EXERCISE BRIEF >> Please print every record below exactly as it appears, but leave out the pictures.

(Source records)
_ _ _ _ _ _ _
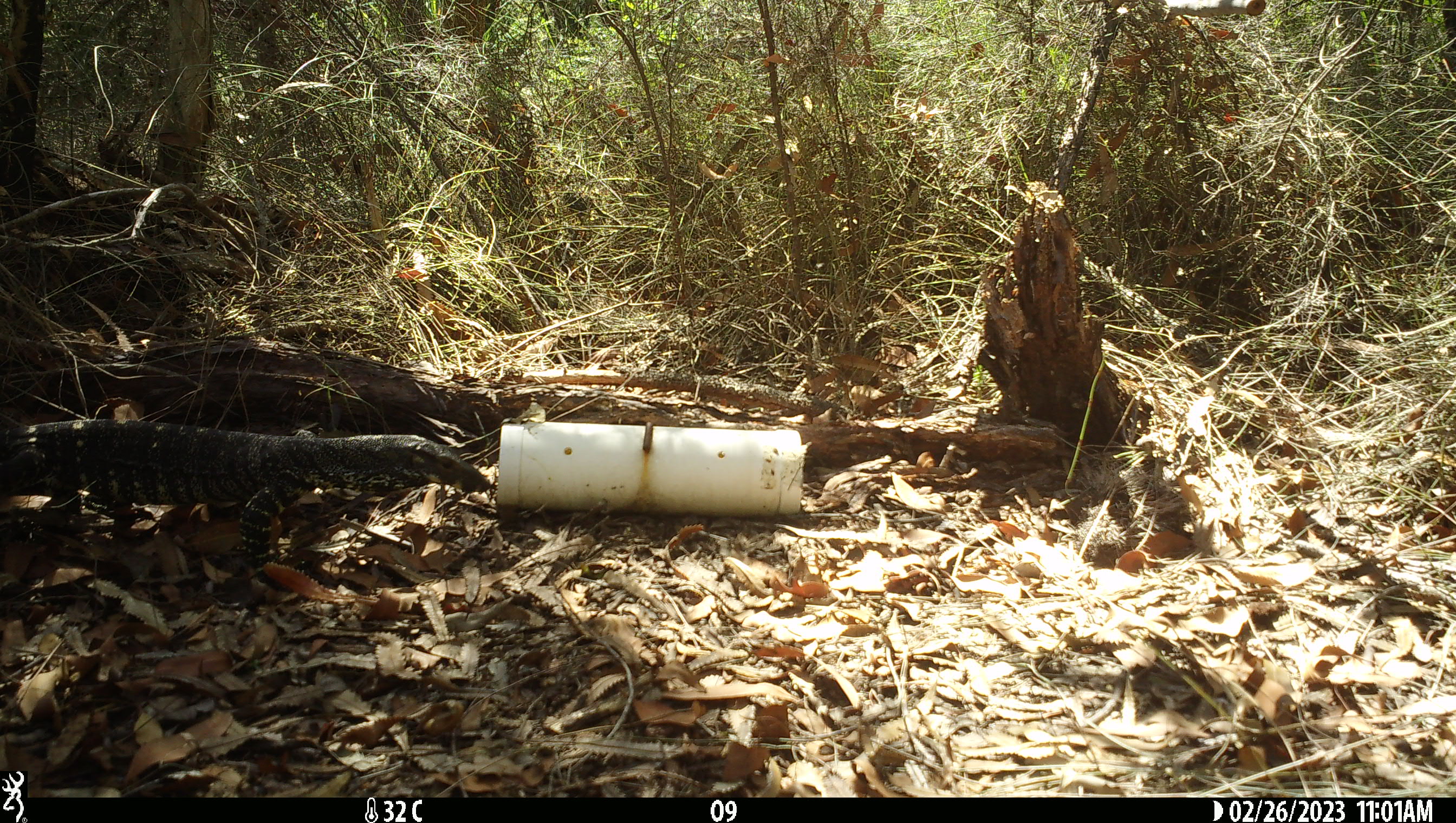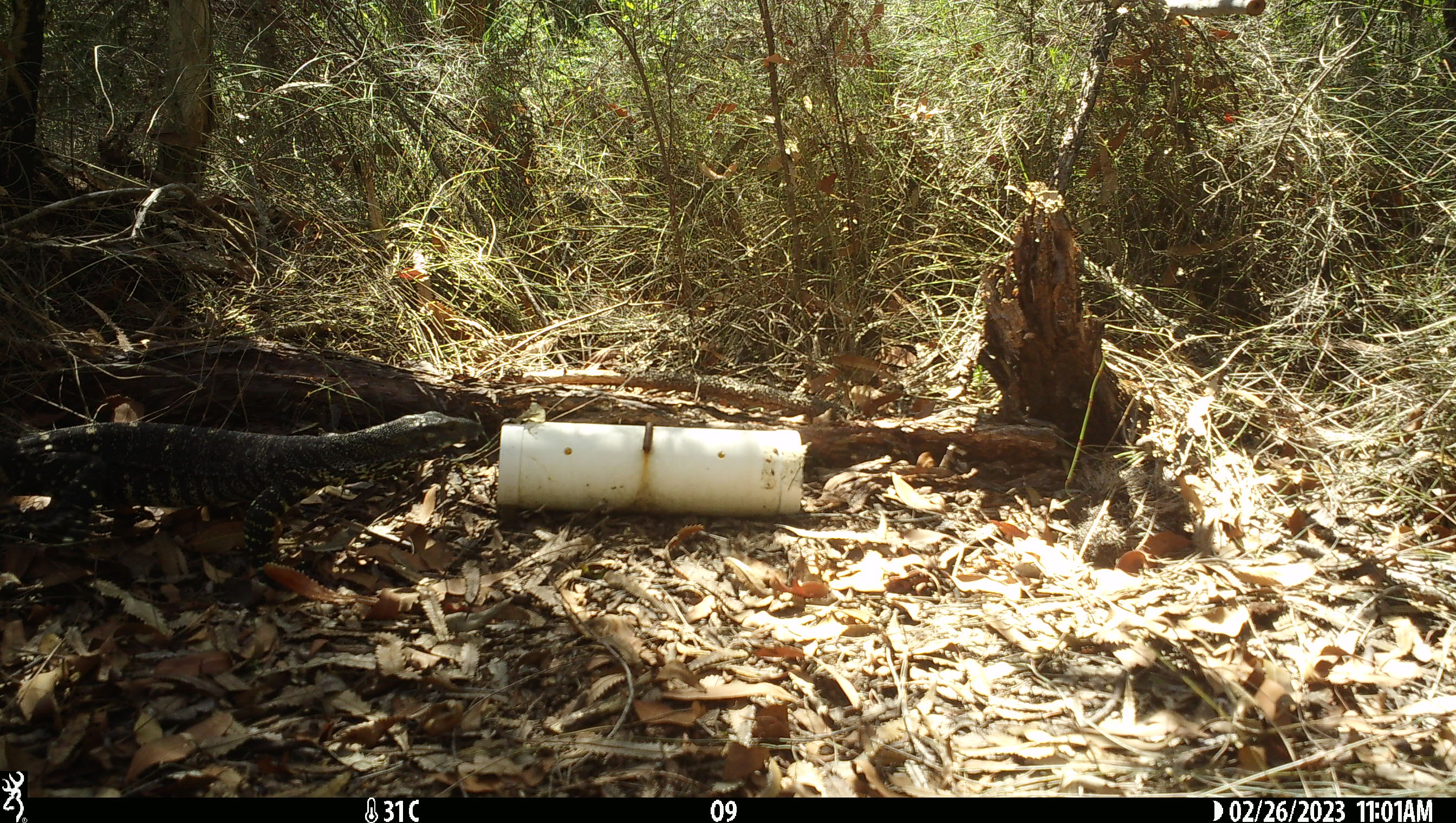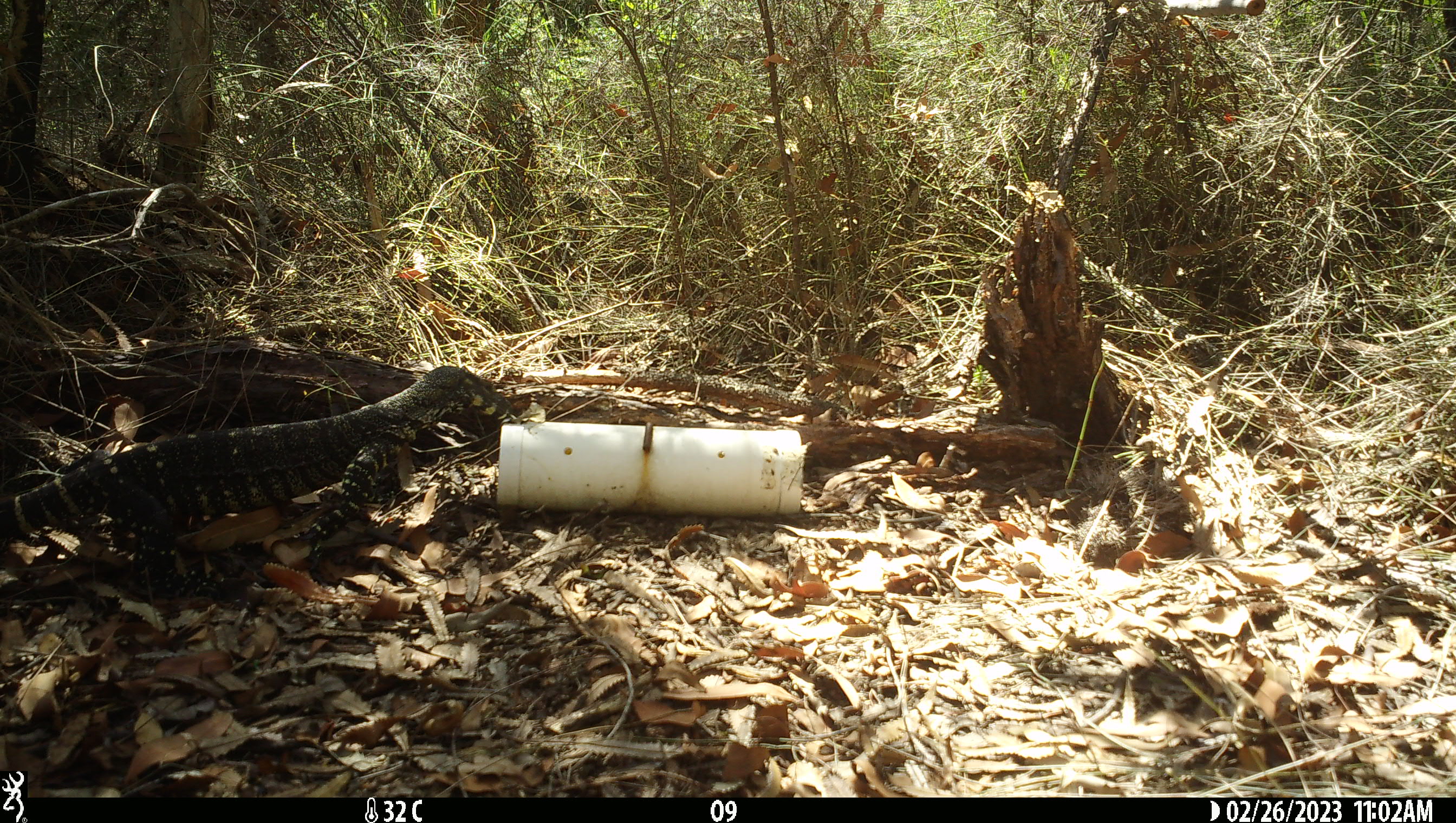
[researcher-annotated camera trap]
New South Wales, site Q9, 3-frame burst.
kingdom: Animalia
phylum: Chordata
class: Reptilia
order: Squamata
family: Varanidae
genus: Varanus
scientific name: Varanus varius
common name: lace monitor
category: goanna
Goanna (lace monitor) (Varanus varius).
_ _ _ _ _ _ _
RESULT OF THE EXERCISE >>
[researcher-annotated camera trap]
New South Wales, site Q9, 3-frame burst.
kingdom: Animalia
phylum: Chordata
class: Reptilia
order: Squamata
family: Varanidae
genus: Varanus
scientific name: Varanus varius
common name: lace monitor
category: goanna
Goanna (lace monitor) (Varanus varius).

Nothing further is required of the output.